Una repentina imagen de Scar llegó a mi mente. Pude notar que mi hermano también pensaba en algo similar. Volteó a verme de reojo, como esperando a que la respuesta se dibujara mágicamente en mi rostro.

Pasé un trago amargo de saliva. Desde que supimos sobre el embarazo de Nala, tras la recuperación de las Tierras del Reino, la manada entera había llegado al acuerdo de no hablar al cachorro sobre lo ocurrido con Scar. Al menos, hasta que fuese lo suficientemente mayor para saber de ello y entenderlo. Y Kopa era aún tan joven...

Alguien debía tomar cartas en el asunto. Inhalé hondo y aparté el recuerdo de Scar antes de que resultara extraña la reacción de Simba y él tuviese que contarle a Kopa sobre nuestro tío.

— Algo como yo — dije al fin, rompiendo un poco con la tensión en el ambiente.

Claro que Simba y yo no éramos los únicos que habían recordado al león.

— ¿Y qué eres tú? — el cachorro arqueó una ceja.

— La tía de un niño muy curioso — sonreí. — ¡Ven acá!

Estiré mi cuerpo tanto como me fue posible, cuidando no herir a Kiara ni a Kion en el proceso, hasta atrapar al pequeño con las manos. Lo arrastré lejos de su madre y de cualquier otra leona de la manada, antes de recostarlo sobre la piedra y buscar a tientas sus costillas.

— ¡No, no, Lian! — rio Kopa, estremeciéndose de un lado a otro como si uno de los rayos de la tormenta la hubiese alcanzado — ¡Me haces cosquillas!

De alguna forma logró impulsarse con las patas traseras y escapar de entre mis manos. El pequeño fugitivo corrió de regreso con su padre. Kopa saltó sobre él, apoyando sus patas sobre la nariz del león.

— ¿Qué crees que estén haciendo Timón y Pumba? — preguntó el infante.

— Pasando el rato juntos.

— Organizando alguna fiesta, disfrutando de la exótica vida en la selva — puntualicé, regresando a mi sitio en la cueva. — Los días allá son muy tranquilos.

Kopa clavó sus ojos curiosos sobre los míos.

— ¿Lo extrañas?

— Solo a veces... cuando el pequeño príncipe no se duerme — sonreí, y alcé la mano hacia él para sacudir el mechón rojizo de su frente. — Anda ya, mañana será un nuevo día y necesitas descansar.

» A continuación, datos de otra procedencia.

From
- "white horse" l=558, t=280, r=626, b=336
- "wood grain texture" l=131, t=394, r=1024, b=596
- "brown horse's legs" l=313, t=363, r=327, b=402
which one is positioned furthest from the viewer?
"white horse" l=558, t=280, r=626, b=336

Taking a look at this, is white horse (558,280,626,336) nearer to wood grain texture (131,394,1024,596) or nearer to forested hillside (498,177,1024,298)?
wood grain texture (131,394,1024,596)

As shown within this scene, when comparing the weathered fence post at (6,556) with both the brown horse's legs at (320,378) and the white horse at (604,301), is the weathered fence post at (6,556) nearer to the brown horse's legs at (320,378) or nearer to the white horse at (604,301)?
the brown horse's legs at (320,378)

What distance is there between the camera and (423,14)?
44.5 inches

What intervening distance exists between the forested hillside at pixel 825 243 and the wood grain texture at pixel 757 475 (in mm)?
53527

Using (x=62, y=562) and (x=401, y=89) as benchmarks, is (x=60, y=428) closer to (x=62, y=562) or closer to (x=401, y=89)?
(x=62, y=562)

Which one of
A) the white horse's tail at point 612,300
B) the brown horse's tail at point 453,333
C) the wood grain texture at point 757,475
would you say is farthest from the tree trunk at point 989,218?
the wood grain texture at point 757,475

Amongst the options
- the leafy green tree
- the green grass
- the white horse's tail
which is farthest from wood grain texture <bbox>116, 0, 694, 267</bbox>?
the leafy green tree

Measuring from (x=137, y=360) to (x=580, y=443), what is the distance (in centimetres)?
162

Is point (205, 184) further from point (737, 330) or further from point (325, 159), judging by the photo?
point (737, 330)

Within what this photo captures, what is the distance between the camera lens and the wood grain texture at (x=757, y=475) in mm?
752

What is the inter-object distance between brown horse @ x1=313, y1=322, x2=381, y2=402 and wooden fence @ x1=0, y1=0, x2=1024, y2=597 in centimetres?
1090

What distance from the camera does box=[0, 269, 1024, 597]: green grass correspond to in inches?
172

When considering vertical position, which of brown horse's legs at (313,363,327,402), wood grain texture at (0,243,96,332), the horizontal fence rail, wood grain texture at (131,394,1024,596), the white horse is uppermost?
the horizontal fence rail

— Sí, hasta mañana, tía Lian — se despidió, acurrucándose entre sus padres como solía hacerlo desde bebé.

— Hasta mañana, Kopa.

Crucé los brazos por delante de mi cuerpo y apoyé mi mentón sobre ellos. Fijé la mirada hacia el horizonte, en el exterior de la guarida. Un par de rayos más dieron color al cielo grisáceo de la noche, dibujando las siluetas de la pradera como objetos negruzcos y bidimensionales.

Los relámpagos de la tormenta eran más fuertes que el barritar de los elefantes, pero aun así, el sonido de la lluvia logró tranquilizarme y reducir la tensión que se había acumulado en mi cuerpo tras salvar a Kopa de la plática sobre Scar. ¿Cómo es que unas cuantas gotas de lluvia podían lograr ese efecto? Es algo que siempre me había parecido tan sorprendente como carente de sentido. Pero tan reconfortante como la mejor canción de cuna que pueda existir.

Y con ella no tardé en entregarme a la voluntad de Morfeo.